DARBE İZLERİ SİLİNEMEDİ
Ülkeyi darbeye götüren süreçte gelişen acılarla dolu olaylar ve bu olayların ardından gerçekleşen müdahalelerin izleri hâlâ tam olarak silinemediği kaydedilen gerekçeli kararda, şöyle devam edildi: “Bu gerçekliği kim görmezden gelebilir. Buna karşın sanıkların özellikle belli bir kısmının gerek telefon konuşmalarında, gerek yazılarında ve gerekse savunmalarında 1960 askerî darbesini, bir devrim olarak değerlendirdikleri, bu tür bir müdahalenin gerçekleşmesini açıkca ifade ettikleri, ordu millet el ele biraraya gelmesiyle ordunun gidişata dur demesi gerektiğinden bahsettikleri görülmüştür. Bunun yanında Ergenekon Terör Örgütü’nün gerek yönetici ve gerekse üye konumundaki hemen hemen tüm mensupları ülkede bir askerî müdahale veya darbe ortamının oluşmasını istemekte, hatta memleketin kurtuluşu için bunun olmazsa olmaz olduğunu düşünmekte ve yaptıklarını bir Kuva-yı Milliye Harekâtı olarak değerlendirmektedirler. Dosyada bu tür yüzlerce delil mevcuttur. Sanıklar bu kastlarını, hem nefret ve şiddet içeren söylemleri hem de eylemleriyle açıkca ortaya koymaktadırlar. Hatta bazı sanıklar sözkonusu bu yöndeki isteğin ‘düşünce ve ifade özgürlüğü’ kapsamında değerlendirilmesi gerektiğini belirtmişlerdir. Oysa Avrupa İnsan Hakları Mahkemesi, ifade ve örgütlenme özgürlüğünün şiddete ve nefrete çağrı olarak kullanılması durumunu korumamış ve hatta değil şiddete çağrıyı, ifadeler şiddete çağrı içermese dahi, yapılmış bir terör eylemini doğru bulmayı ifade etmenin de ifade özgürlüğü kapsamında değerlendirilemeyeceğini belirtmiştir.”

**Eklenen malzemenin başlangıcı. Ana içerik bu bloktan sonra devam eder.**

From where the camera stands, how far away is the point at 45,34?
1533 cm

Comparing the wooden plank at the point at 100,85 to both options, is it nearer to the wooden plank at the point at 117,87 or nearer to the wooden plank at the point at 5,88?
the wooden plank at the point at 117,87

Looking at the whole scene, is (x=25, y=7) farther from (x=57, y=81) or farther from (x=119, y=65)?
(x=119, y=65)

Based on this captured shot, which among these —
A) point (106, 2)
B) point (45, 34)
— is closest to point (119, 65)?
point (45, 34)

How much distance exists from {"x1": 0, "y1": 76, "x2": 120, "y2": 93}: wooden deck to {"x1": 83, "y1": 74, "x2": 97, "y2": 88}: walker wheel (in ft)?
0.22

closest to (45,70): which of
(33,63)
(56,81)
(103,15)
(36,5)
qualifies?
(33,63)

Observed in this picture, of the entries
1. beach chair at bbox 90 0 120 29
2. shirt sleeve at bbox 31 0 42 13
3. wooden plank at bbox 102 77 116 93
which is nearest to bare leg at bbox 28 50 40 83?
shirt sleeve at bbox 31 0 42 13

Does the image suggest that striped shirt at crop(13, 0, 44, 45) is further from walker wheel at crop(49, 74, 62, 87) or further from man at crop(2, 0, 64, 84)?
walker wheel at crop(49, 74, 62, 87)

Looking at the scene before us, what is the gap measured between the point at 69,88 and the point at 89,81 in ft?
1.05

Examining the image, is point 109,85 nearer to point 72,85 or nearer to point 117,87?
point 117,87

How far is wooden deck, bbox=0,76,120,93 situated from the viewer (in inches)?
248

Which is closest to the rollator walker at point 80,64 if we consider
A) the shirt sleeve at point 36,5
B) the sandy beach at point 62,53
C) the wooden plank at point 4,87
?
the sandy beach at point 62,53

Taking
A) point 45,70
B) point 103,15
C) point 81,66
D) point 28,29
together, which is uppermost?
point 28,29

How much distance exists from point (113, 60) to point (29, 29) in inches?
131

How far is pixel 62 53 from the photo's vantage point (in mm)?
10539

Sanki Türkiye’de hiç darbe yapılmamış
Ergenekon Dâvâsı’nın gerekçeli kararında, “Ergenekon” isminde, “Gladyo/kontrgerilla yapılanmasına karşılık gelen silâhlı terör örgütü” olduğu sonucuna varıldığı belirtildi.
Ergenekon Dâvâsı’nın yaklaşık 16 bin 600 sayfalık gerekçeli kararın “önsöz” bölümünde, kararın sistematiğine ilişkin açıklamalar yer aldı.
Duruşmaların 20 Ekim 2008’de başlayıp 5 Ağustos 2013’te sona erdiği ifade edilen kararda, şunlar kaydedildi:
“Bu yargılama sonunda, Ergenekon diye bir örgüt olduğu, bu örgütün yapısı, eylemleri ve belgeleri dikkate alındığında mevcut yasalara göre silâhlı bir terör örgütü özelliği taşıdığı, bu silâhlı terör örgütünün bir derin devlet yani Gladyo/Kontrgerilla yapılanmasına karşılık geldiği ve esas olarak Türk Silâhlı Kuvvetleri içinde yasadışı olarak oluşturulup faaliyet gösterdiği, mensupları arasında asker-sivil toplumun her kesim ve statüsünden insanların bulunduğu sonucuna varılmıştır. Toplumda geçmişten bu yana Ergenekon ismi dahil değişik isimlerle bilinen, kabul edilen ve eylemleri şikâyet edilen ‘derin devlet yapılanması’ hakkında ilk kez bir yargı kararı verilmiştir. Yapılan yargılamada sanıklar hakkında, gerek Ergenekon Terör Örgütü üyeliği gerekse işledikleri sair suçları nedeniyle cezalandırılmalarına karar verilmiştir. Sanıkların işlediği sabit görülen sair suçların en önemlisi, ‘cebir ve şiddet kullanarak Türkiye Cumhuriyeti Hükümeti’ni ortadan kaldırmaya veya görevlerini yapmasını kısmen veya tamamen engellemeye teşebbüs etme (hükümeti cebren ıskat veya vazife görmekten cebren men etme)’ suçudur.”
Kararda, askerî darbelerin öncesinde toplumun buna hazırlandığı ve büyük mağduriyetler yaşanmasına sebep olduğu aktarıldı.
Yapılan savunmalarda, Ergenekon Terör Örgütü’nün faaliyetlerinden dolayı sanıkların suçlandıkları hususu görmezden gelinerek, “Türk ordusuna büyük bir bühtan yapıldığı”nın iddia edildiği kaydedilerek, “Sanki Türkiye’de hiç darbe olmamış ve hükümetlerin görevi sekteye uğratılmamış gibi bir yaklaşım sergilenmiştir” denildi.